§ Exercise brief
From the data below, copy exactly the lines that lie between the one holding "family: Muridae" and the one holding "A: Mouse (Mus).", including both, and nothing more.
BEGIN Supplied information
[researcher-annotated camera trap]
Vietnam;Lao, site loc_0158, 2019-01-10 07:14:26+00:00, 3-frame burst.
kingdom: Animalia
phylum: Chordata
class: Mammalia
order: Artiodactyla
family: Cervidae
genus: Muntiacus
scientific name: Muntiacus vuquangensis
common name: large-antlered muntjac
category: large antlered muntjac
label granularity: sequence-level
END Supplied information
BEGIN Supplied information
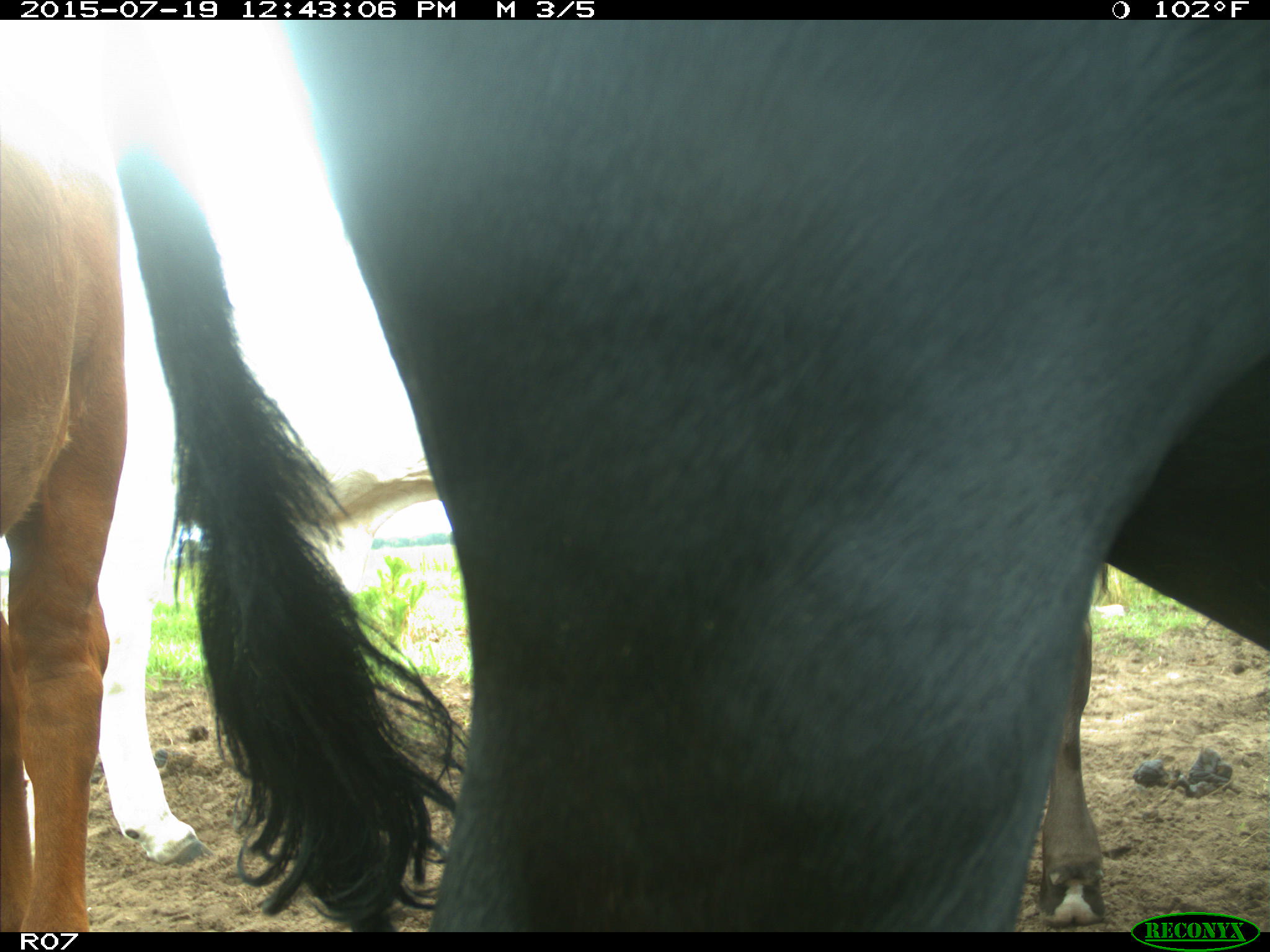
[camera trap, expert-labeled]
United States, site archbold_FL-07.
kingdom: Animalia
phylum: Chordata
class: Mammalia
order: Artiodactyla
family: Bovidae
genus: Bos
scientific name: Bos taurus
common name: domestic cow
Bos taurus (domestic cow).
END Supplied information
BEGIN Supplied information
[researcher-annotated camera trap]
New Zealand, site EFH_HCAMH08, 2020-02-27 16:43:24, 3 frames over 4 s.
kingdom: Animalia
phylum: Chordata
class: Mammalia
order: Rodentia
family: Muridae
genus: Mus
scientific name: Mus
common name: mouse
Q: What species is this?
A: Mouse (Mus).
END Supplied information
§ Your response
family: Muridae
genus: Mus
scientific name: Mus
common name: mouse
Q: What species is this?
A: Mouse (Mus).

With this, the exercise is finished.